── EXTRAIT À LIRE

Une doctrine fondée sur la rigueur et la responsabilité
La pensée économique de Jacques Rueff repose sur trois piliers fondamentaux :
-La rigueur budgétaire : Rueff considérait les déficits publics comme un poison économique, moral et politique. Pour lui, l’endettement excessif menaçait la souveraineté des nations, car un État dépendant des marchés financiers perd sa capacité à agir librement. Il prônait donc un équilibre strict entre les dépenses et les recettes publiques, convaincu qu’une gestion financière saine est le socle de la prospérité à long terme.
-La stabilité monétaire : Grand défenseur de l’étalon-or, Jacques Rueff voyait dans ce système un ancrage naturel contre l’inflation et les manipulations monétaires. Il critiquait violemment le système de Bretton Woods, basé sur un dollar non convertible en or, qu’il accusait d’alimenter les déséquilibres mondiaux. Selon lui, seule une monnaie stable et ancrée dans un actif tangible pouvait garantir la confiance des citoyens et des investisseurs.
-La discipline économique : Rueff croyait profondément en l’importance des signaux de marché. Pour lui, l’intervention de l’État dans l’économie, qu’il s’agisse de subventions ou de politiques monétaires expansionnistes, faussait ces signaux et conduisait à des inefficacités durables. Il voyait dans les mécanismes du marché un régulateur naturel des déséquilibres économiques.

────
── MATÉRIEL FOURNI

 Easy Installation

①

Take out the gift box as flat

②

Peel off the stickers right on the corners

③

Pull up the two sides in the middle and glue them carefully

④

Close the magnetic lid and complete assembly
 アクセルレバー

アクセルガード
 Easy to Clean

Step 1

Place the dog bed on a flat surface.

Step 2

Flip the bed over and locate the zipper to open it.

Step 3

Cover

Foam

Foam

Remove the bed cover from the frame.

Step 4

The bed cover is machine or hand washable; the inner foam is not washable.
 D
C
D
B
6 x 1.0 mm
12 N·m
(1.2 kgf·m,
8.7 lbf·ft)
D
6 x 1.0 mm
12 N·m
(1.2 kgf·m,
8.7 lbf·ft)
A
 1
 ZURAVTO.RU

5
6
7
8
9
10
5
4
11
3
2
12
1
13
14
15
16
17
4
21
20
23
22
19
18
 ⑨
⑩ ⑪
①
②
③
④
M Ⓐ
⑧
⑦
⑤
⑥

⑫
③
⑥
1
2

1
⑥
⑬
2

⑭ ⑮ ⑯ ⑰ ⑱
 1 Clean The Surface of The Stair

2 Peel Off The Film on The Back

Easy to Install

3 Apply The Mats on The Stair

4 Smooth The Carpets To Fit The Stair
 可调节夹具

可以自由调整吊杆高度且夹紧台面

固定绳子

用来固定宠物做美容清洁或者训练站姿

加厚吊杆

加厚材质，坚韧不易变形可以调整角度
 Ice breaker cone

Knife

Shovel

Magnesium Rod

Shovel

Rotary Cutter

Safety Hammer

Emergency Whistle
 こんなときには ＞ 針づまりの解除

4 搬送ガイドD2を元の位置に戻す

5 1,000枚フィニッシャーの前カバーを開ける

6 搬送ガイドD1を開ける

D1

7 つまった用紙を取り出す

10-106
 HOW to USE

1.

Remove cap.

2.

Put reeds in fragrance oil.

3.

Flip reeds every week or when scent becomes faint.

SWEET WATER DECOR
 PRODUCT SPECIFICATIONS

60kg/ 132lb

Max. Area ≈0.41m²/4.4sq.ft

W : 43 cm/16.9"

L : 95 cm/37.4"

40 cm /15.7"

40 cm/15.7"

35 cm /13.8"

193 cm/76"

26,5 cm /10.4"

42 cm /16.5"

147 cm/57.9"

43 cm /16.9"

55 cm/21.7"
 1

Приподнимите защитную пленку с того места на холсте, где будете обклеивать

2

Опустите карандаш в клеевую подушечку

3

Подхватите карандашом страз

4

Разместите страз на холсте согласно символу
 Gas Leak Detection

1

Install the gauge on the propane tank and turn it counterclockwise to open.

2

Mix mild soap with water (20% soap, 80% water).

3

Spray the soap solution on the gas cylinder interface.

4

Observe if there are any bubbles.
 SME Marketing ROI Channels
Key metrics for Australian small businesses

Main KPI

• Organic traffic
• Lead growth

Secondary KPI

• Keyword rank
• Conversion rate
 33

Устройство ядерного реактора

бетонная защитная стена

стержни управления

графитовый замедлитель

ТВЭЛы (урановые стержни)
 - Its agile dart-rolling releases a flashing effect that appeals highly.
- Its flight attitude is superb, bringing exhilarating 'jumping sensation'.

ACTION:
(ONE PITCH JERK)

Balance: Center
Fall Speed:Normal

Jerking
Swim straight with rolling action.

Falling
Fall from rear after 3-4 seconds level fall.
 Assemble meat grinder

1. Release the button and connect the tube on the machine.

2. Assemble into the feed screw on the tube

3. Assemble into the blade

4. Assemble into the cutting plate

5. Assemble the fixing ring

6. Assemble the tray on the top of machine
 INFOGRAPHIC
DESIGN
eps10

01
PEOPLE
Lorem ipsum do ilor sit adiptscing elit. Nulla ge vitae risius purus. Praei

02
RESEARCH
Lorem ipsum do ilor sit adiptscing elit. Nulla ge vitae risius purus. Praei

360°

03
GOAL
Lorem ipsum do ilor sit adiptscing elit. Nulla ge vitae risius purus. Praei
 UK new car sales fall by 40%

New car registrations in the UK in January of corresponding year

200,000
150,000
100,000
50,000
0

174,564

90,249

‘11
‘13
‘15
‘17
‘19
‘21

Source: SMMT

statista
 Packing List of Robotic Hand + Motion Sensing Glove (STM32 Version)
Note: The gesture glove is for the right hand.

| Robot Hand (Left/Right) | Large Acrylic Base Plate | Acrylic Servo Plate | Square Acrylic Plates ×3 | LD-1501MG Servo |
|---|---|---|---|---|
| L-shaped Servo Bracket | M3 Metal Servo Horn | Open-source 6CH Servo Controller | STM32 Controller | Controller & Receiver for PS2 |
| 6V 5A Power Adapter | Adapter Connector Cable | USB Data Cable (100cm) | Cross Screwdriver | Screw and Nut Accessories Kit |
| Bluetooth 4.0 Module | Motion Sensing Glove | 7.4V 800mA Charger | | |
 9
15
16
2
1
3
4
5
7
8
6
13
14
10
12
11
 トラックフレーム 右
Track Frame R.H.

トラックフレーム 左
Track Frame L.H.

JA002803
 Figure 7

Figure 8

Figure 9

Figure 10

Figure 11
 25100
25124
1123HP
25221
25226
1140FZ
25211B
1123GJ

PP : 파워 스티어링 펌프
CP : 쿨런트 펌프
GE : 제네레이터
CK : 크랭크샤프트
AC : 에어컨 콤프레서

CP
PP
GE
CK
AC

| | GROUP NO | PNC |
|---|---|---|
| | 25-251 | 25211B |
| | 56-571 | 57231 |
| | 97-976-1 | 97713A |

────

* [TÂCHES DEMANDÉES]:
1 > Répondez aux questions suivantes d'après le texte sur la pensée économique de Jacques Rueff.
(a) Sur combien de piliers fondamentaux repose cette pensée ?
(b) Quel système Rueff défendait-il comme ancrage contre l'inflation ?
(c) Selon Rueff, que fausse l'intervention de l'État dans l'économie ?
2 > Transcrivez à l'identique le passage du texte sur la pensée économique de Jacques Rueff commençant par « -La stabilité monétaire » et se terminant par « et des investisseurs. ».

* [RÉPONSES AUX TÂCHES]:
1 >
(a) Sur trois piliers fondamentaux.
(b) L'étalon-or.
(c) Les signaux de marché.

2 >
-La stabilité monétaire : Grand défenseur de l’étalon-or, Jacques Rueff voyait dans ce système un ancrage naturel contre l’inflation et les manipulations monétaires. Il critiquait violemment le système de Bretton Woods, basé sur un dollar non convertible en or, qu’il accusait d’alimenter les déséquilibres mondiaux. Selon lui, seule une monnaie stable et ancrée dans un actif tangible pouvait garantir la confiance des citoyens et des investisseurs.